Any help would be appreciated. I have no heat some of the time and then I have someone bleed it out and it works for a couple days then it happens again. I have had the water pump and thermostat changed. Now my check engine light comes on and O'Reilly's says it's a p0301 code which is a cylinder 1 misfire. I just don't know what to do next? I only have 75,000 miles on it. The oil looks fine, no leaks that I see, antifreeze in the reservoir doesn't go down. The one hose to the heater core is cold and it just seems like its plugged. Any advise what to do next or what it could be?
what do you mean "bleed"...the coolant pressure gets to be in excess of 17 PSI?~
as far as the misfire...would replace defective wires, coil packs on the number one~ https://www.google.com/#q=2004+Chevy+Monte+Carlo+coil+packs&tbm=sh op
Chances are that you need to have the system bled again (if your model requires it to be bled). I have an 04 Alero and after I changed the water pump I had to bleed it twice (once when cool and once when it is up to normal operating temperature with the heater running on full).
judge_roy - It has over heated where I had to pull over and wait for it to cool. Since then I have had the thermostat changed and water pump. I am not sure of the in excess of 17 PSI? LOL I don't know much about cars.

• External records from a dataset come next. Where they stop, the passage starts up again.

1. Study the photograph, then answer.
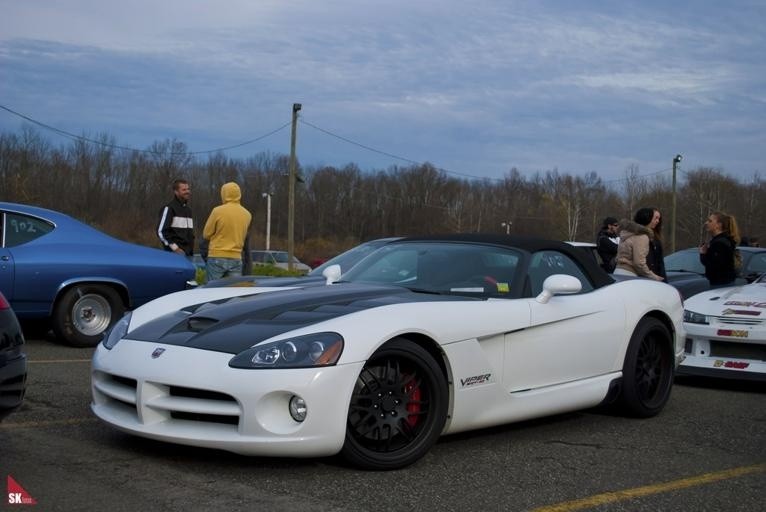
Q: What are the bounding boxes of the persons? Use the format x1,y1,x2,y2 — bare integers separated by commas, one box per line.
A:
202,181,252,282
156,178,196,263
612,207,665,281
597,217,622,274
645,206,668,283
699,211,741,289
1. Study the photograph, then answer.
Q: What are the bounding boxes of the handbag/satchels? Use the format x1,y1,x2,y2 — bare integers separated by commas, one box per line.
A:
733,248,743,278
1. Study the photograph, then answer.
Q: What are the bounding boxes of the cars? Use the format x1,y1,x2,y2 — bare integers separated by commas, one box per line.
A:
563,240,613,273
676,273,766,386
193,254,206,271
0,200,198,349
241,248,312,275
658,243,764,300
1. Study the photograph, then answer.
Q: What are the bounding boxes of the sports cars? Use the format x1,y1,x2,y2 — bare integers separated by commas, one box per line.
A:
89,233,687,469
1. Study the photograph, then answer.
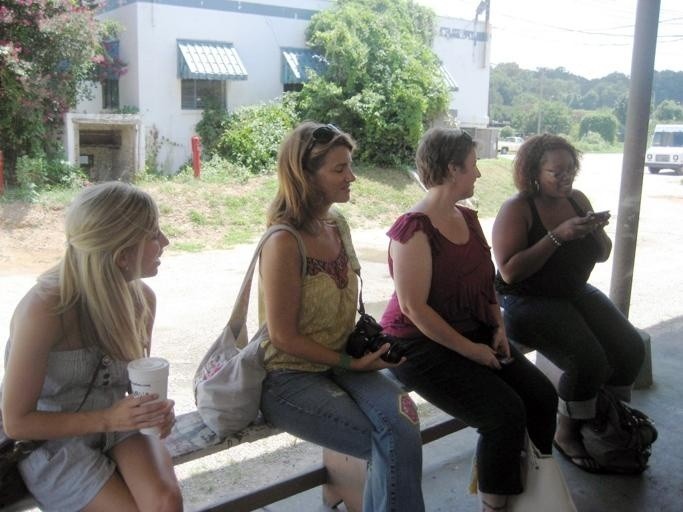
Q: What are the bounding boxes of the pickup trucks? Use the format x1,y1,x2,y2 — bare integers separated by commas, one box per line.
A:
494,136,524,154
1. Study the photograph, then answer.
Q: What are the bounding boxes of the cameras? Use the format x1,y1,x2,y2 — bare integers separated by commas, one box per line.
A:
346,315,401,362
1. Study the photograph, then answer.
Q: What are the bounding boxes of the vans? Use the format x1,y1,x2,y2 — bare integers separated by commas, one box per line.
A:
644,124,683,175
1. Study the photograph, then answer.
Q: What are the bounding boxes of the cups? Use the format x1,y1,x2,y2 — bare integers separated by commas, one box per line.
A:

Michael - I have heard that before. I will try bleeding it again, maybe I will take it to a garage to have done this time. Thank you
One other thing...my owners manual says when bleeding the car take off the radiator cap. O'Reilly's says never take off the radiator cap that's what the bleeders are for. The mechanic that changed the water pump also said it may need bled a few times and to take off the radiator cap and fill with antifreeze. Which way would be best do you think?
Bleed the system with the radiator cap off. You'll want to pressure test the cooling system as well as the radiator cap itself. System should hold 16 PSI for at least 10 minutes. If you don't see anything leaking start the engine with the system under pressure. If the needle on the pressure tester's gauge starts bouncing you've got a blown head gasket. Take a vacuum reading as well. Intake manifold vacuum, at idle, at sea level, should be about 21 inches. If it's considerably lower suspect a leaking intake manifold. HTH. -Jim
Yes, to bleed the system when cool.. Remove the cap and open the bleeder screw. When coolant flows out the screw close it. Some vehicles have two bleeder screws (not sure on your model). To bleed when running (DO NOT OPEN THE CAP). Just open the bleeder screw slightly until it starts leaking. Leave open until it stops burbling.
Yes I have 2 bleeder screws on my vehicle. Ok, I will try this again. I appreciate all of your help. Thanks so much everyone!